> WHAT YOU NEED TO DO: Nothing but the lines from the one containing "Find the bounding" through the end of the material should be restated, and each exactly.

> PROVIDED INFORMATION:
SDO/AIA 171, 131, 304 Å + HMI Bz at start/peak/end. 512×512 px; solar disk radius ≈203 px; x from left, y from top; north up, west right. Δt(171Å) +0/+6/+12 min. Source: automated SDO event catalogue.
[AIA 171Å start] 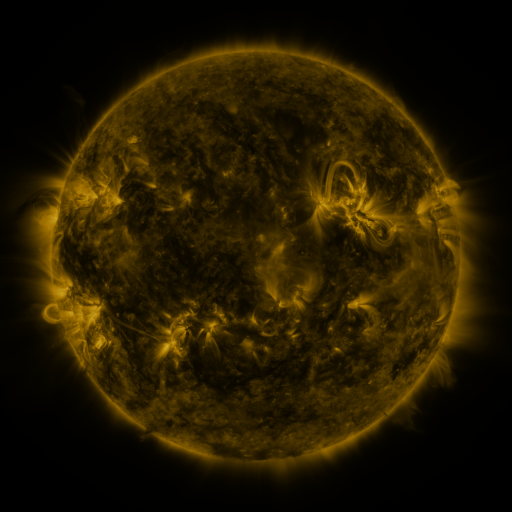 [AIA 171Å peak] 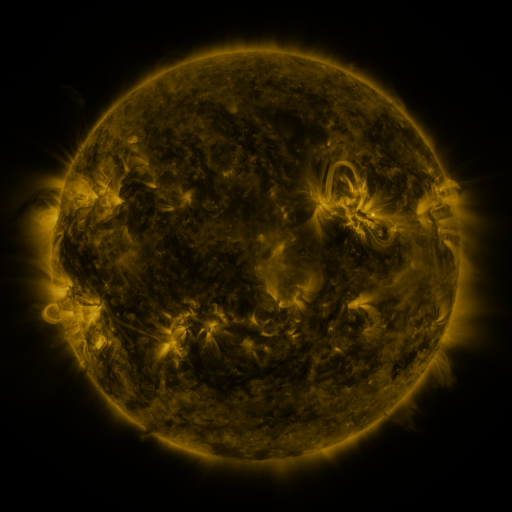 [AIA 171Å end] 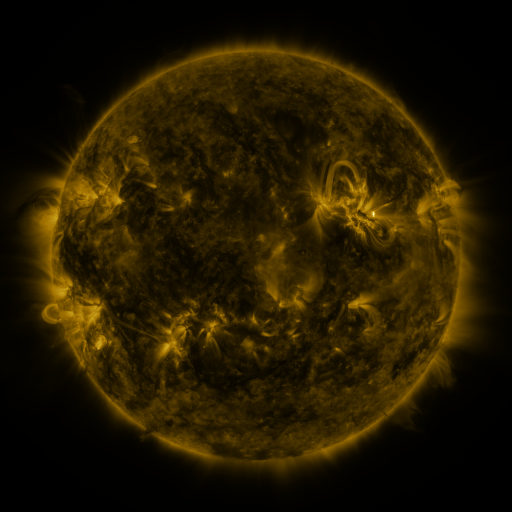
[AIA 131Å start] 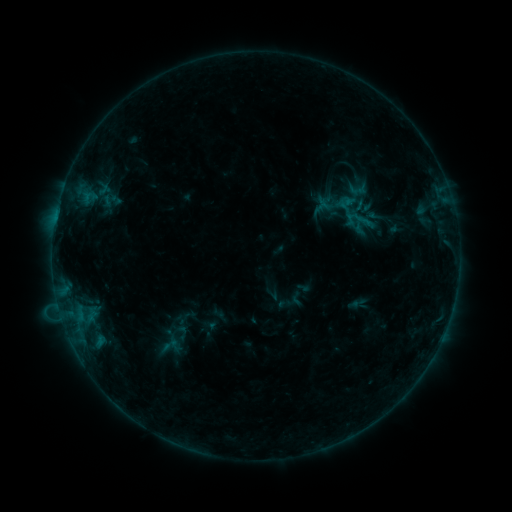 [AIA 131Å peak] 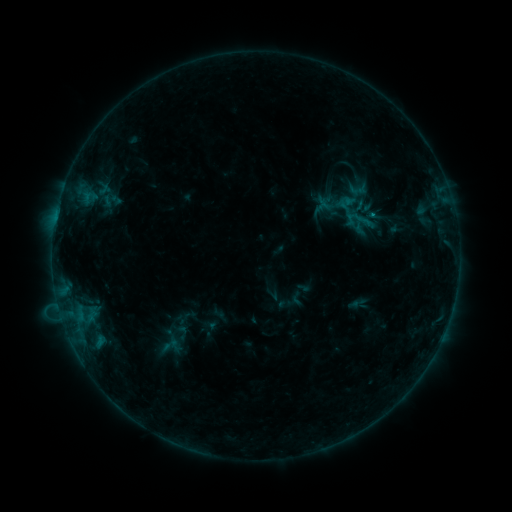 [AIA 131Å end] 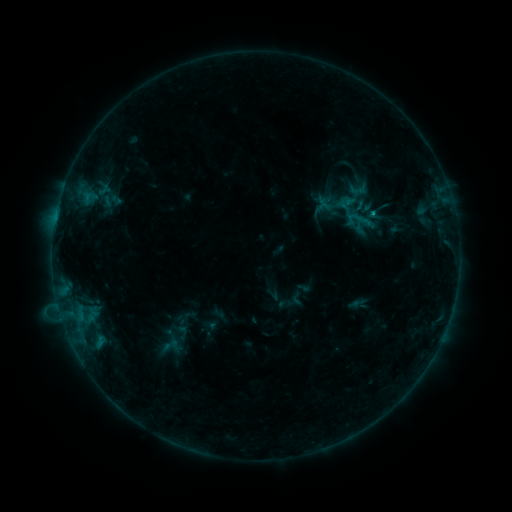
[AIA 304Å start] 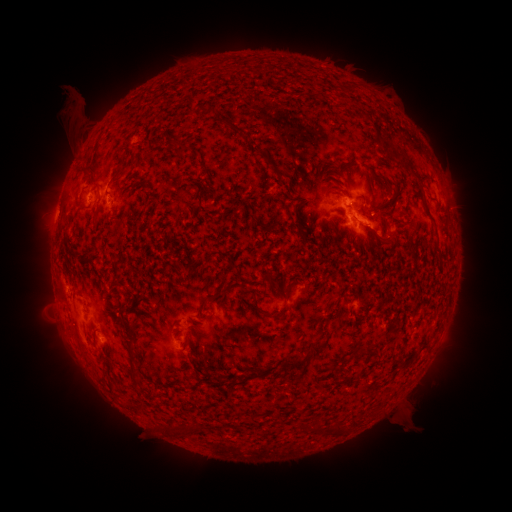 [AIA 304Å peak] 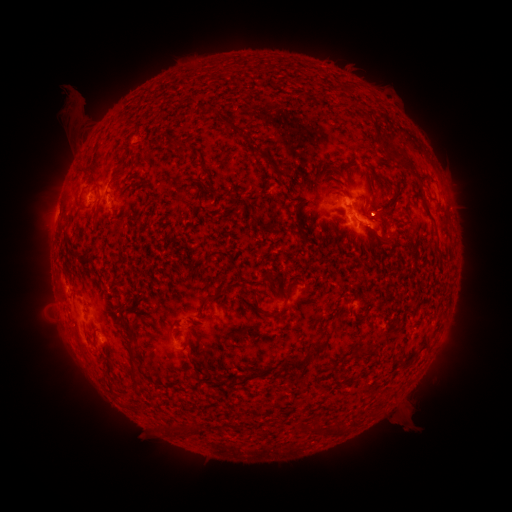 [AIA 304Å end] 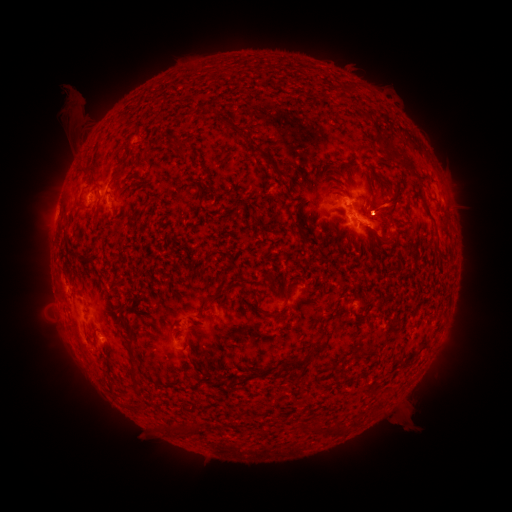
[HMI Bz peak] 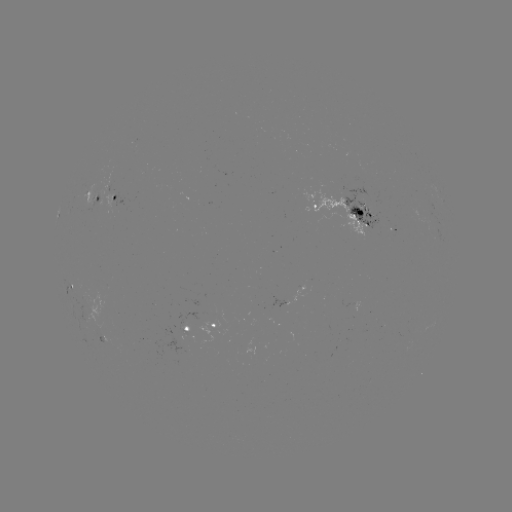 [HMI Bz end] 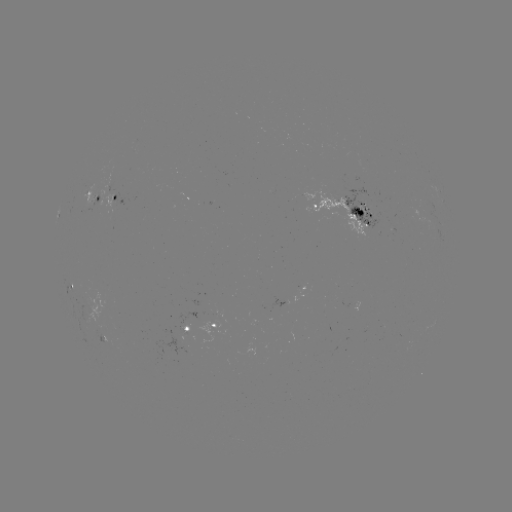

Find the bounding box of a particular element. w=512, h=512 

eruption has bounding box [357, 180, 411, 230].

> RESPONSE TO THE EXERCISE:
Find the bounding box of a particular element. w=512, h=512 

eruption has bounding box [357, 180, 411, 230].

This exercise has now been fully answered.